Master of Data Science Student's Work Praised at Lomonosov Conference
The research of Tatiana Stankevich, a student of the Master of Data Science programme, was voted best in its field at the Lomonosov Conference. Tatiana told us about her participation in the conference and what a “zombie fire” is.
My maxim: to move forward, to develop is to live. This encourages me to try new things, to look for unconventional approaches and solutions, to think out of the box. For this reason, I decided to develop in the field of data analysis. I had encountered data analysis in the course of my education before, but I did not have deep and fundamental knowledge. I keenly felt the need to form a complete picture when I started to pursue scientific research seriously. I also wanted to go deeper into practical work and learn what a data analyst does. I chose the Faculty of Computer Science through word of mouth - I have friends who are studying at HSE University.

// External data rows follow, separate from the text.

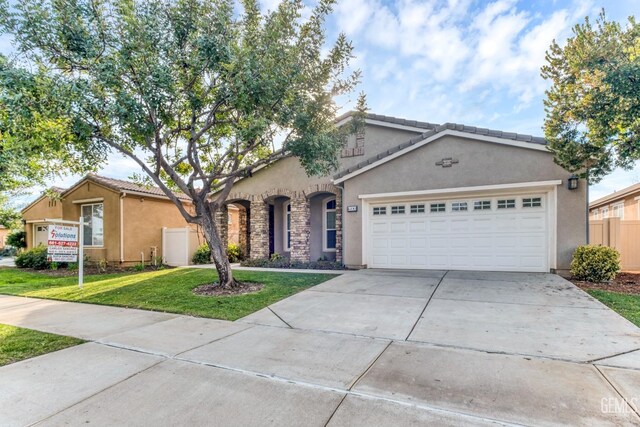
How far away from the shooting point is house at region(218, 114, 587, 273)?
9148 mm

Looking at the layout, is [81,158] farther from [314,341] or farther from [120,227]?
[314,341]

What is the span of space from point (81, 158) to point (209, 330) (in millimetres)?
6633

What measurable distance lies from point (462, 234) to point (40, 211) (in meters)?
22.6

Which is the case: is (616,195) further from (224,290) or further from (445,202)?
(224,290)

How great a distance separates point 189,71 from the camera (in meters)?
7.11

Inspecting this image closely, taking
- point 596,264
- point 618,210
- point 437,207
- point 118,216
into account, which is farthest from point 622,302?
point 618,210

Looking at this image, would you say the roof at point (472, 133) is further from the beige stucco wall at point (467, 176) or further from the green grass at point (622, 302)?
the green grass at point (622, 302)

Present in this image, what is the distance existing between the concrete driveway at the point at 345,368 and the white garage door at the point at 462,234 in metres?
3.47

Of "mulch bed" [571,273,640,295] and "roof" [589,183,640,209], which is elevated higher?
"roof" [589,183,640,209]

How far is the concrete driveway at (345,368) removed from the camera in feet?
9.24

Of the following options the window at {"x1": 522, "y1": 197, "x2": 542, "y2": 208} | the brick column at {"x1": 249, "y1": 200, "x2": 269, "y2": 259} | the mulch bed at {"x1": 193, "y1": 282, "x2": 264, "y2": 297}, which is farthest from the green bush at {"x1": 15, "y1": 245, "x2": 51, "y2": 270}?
the window at {"x1": 522, "y1": 197, "x2": 542, "y2": 208}

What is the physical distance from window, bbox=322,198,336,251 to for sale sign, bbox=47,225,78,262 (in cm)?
862

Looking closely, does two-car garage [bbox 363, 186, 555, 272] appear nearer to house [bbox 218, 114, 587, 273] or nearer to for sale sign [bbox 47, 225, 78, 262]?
house [bbox 218, 114, 587, 273]

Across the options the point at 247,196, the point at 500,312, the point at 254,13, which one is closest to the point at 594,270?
the point at 500,312
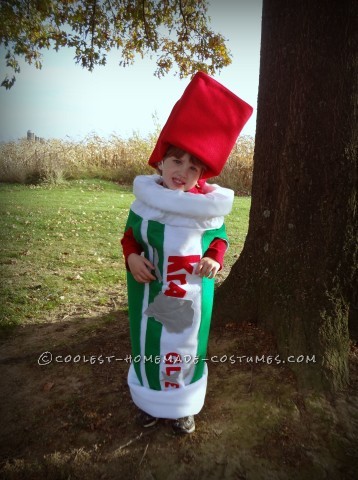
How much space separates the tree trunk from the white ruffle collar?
834mm

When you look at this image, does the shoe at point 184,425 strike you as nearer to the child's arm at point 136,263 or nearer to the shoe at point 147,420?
the shoe at point 147,420

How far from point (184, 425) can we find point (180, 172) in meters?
1.51

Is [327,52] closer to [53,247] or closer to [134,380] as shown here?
[134,380]

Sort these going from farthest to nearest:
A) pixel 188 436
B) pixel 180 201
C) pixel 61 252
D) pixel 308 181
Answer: pixel 61 252 < pixel 308 181 < pixel 188 436 < pixel 180 201

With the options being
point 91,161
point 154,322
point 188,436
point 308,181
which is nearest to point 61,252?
point 154,322

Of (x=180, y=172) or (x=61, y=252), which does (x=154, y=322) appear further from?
(x=61, y=252)

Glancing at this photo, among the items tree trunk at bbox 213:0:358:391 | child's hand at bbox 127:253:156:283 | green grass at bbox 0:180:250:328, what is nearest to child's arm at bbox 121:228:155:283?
child's hand at bbox 127:253:156:283

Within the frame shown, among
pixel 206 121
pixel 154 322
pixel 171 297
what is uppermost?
pixel 206 121

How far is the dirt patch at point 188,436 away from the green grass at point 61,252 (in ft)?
3.62

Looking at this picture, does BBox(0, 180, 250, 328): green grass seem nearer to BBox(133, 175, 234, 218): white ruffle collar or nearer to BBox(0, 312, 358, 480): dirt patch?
BBox(0, 312, 358, 480): dirt patch

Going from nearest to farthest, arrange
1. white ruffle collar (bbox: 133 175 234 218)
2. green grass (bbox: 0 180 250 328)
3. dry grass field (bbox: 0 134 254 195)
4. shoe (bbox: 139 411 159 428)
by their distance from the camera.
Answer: white ruffle collar (bbox: 133 175 234 218)
shoe (bbox: 139 411 159 428)
green grass (bbox: 0 180 250 328)
dry grass field (bbox: 0 134 254 195)

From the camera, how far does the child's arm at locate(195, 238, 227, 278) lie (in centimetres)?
201

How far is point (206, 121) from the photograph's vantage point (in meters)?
1.96

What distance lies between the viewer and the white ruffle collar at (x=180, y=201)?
6.32 ft
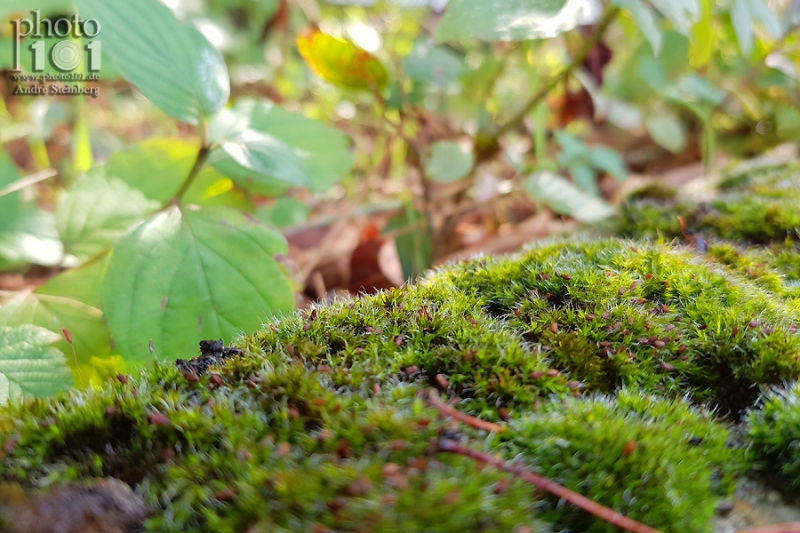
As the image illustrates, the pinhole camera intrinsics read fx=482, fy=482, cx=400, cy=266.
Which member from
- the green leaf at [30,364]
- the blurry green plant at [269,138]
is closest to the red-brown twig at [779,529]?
the blurry green plant at [269,138]

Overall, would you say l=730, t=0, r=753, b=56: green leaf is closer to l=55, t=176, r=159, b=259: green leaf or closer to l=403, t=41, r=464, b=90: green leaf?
l=403, t=41, r=464, b=90: green leaf

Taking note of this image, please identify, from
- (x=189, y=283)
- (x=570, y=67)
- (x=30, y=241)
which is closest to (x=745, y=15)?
(x=570, y=67)

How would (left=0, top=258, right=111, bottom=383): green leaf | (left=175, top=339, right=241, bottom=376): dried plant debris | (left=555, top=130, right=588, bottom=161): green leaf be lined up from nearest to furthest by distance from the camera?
1. (left=175, top=339, right=241, bottom=376): dried plant debris
2. (left=0, top=258, right=111, bottom=383): green leaf
3. (left=555, top=130, right=588, bottom=161): green leaf

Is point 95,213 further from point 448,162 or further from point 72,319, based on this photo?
point 448,162

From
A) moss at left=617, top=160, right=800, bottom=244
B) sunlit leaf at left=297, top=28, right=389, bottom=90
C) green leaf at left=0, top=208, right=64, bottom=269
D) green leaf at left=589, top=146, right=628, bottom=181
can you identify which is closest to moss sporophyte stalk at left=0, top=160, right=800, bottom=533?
moss at left=617, top=160, right=800, bottom=244

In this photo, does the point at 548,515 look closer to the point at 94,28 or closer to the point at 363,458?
the point at 363,458
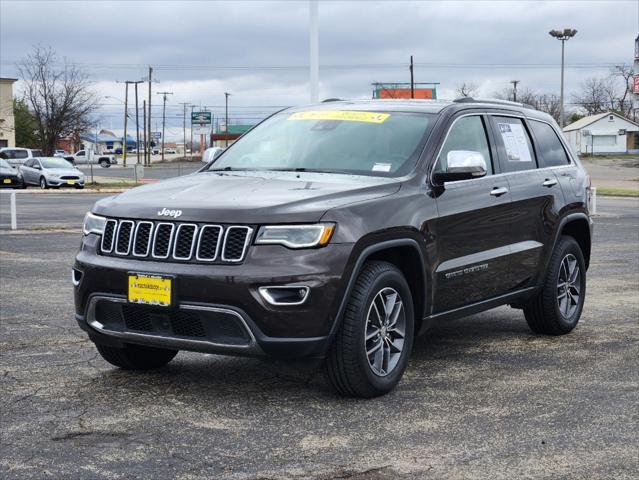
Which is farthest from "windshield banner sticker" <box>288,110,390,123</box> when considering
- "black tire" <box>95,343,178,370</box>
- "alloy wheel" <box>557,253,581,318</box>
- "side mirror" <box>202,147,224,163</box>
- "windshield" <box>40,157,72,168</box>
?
"windshield" <box>40,157,72,168</box>

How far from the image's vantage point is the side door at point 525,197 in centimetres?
697

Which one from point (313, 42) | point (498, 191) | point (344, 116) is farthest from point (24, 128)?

In the high school where I studied, a lot of attention was given to preparing students for Olympiads and science fairs. I did my first research at school and reported it at the science fair. Unfortunately, I did not win but I gained experience, which is also important. Later, studying at the university, I took part in conferences and research, and published articles.
Currently, I am working on safety issues at facilities and territories, mainly investigating fire safety which is highly relevant. I am interested in fire risk assessment because predicting the occurrence of fire means saved lives and material values! As firefighters say, "the best fire is the one that didn't happen".

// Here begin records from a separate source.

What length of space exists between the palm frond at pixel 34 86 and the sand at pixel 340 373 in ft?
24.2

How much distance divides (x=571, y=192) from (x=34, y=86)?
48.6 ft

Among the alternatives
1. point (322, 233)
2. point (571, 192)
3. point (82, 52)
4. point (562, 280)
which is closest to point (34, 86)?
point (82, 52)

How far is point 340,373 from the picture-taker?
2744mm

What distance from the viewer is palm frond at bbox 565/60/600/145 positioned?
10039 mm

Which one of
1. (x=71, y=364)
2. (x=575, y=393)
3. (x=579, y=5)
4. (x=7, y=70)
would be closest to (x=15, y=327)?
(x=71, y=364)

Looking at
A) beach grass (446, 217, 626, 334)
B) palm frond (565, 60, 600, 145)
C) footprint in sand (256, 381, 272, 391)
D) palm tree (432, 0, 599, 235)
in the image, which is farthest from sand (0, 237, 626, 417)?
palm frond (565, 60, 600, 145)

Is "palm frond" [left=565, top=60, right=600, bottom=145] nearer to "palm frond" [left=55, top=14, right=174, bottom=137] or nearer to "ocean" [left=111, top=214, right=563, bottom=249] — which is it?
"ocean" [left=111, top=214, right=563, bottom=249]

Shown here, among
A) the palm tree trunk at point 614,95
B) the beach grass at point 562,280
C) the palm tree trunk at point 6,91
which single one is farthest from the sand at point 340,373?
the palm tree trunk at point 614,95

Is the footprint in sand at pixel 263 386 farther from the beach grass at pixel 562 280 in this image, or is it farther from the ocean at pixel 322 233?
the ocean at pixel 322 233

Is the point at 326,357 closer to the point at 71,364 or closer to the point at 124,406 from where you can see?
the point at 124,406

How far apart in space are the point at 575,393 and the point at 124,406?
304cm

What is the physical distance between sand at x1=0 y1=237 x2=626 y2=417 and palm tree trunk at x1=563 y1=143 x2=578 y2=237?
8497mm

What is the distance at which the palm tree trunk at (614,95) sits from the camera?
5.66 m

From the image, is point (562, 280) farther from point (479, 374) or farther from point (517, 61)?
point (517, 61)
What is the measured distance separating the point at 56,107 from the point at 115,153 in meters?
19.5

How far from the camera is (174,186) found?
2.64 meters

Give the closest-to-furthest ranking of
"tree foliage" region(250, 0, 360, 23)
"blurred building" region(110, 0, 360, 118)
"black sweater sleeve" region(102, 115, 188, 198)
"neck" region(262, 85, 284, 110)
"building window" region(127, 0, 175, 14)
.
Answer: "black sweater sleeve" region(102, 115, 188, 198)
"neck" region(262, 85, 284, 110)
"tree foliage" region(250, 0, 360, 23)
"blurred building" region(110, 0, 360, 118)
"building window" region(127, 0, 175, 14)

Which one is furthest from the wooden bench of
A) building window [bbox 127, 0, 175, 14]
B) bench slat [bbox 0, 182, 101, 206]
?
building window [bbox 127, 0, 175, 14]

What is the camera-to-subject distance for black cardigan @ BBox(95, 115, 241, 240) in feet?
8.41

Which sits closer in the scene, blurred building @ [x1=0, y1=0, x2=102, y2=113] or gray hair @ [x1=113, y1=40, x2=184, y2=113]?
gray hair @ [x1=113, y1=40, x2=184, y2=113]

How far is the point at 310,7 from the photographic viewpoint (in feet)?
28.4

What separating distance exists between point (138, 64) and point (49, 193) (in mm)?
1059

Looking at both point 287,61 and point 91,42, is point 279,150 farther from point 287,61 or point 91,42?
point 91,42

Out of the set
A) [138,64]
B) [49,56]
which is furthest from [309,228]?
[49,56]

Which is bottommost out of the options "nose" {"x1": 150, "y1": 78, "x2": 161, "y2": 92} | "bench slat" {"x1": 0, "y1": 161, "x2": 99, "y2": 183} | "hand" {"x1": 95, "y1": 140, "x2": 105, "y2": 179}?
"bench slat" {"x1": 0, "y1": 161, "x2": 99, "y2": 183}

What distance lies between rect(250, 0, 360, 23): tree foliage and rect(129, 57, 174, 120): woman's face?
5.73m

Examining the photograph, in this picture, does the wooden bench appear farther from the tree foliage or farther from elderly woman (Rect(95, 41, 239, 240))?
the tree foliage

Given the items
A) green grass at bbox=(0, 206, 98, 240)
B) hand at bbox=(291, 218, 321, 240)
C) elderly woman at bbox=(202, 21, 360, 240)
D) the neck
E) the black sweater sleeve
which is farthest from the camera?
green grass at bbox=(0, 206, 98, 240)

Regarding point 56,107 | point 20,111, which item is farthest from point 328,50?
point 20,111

About two years ago a friend of mine took part in the Lomonosov Conference and became a prize winner. This inspired me to give it a try. Choosing a section was quite difficult: there were many of them, and each had a variety of sub-sections. In the end, I chose "State and Municipal Management" with the sub-section "Big Data and Artificial Intelligence in State and Corporate Management".
My presentation was devoted to the specifics of applying machine learning to forest fire risk assessment, namely "zombie fires" that occur in Arctic peatlands and can burn for years, smouldering in winter and going into an active phase when temperatures rise in spring. "Zombie fires" in the Arctic zone of Russia deserve close attention at the state level which is currently not paid to them. In order to form optimal management decisions in the field of fire safety, I proposed to develop a system for assessing the natural fire danger of an area, using machine learning algorithms in the process.
I hoped to be in the top three. I was a bit nervous because I was used to presenting in person, not online. I was afraid that I wouldn't manage to present within timeframes or that there would be some network or computer problems during the online presentation, but in the end, everything went without any hitches. I was especially pleased that the report was well received by the jury and I was asked questions and received advice for further work. When the results were announced, I was, of course, delighted: it's nice to show the work and get a high grade. Besides, it was nice to please my supervisor A. A. Garazha that our work won a prize.
This conference gave me a very interesting experience of remote participation. It was organised at a high level, with a qualified organizing committee that quickly solved various problems. I hope that next year (the conference is annual) I will be able, as the organisers have already invited me, to participate again and demonstrate how my research is developing.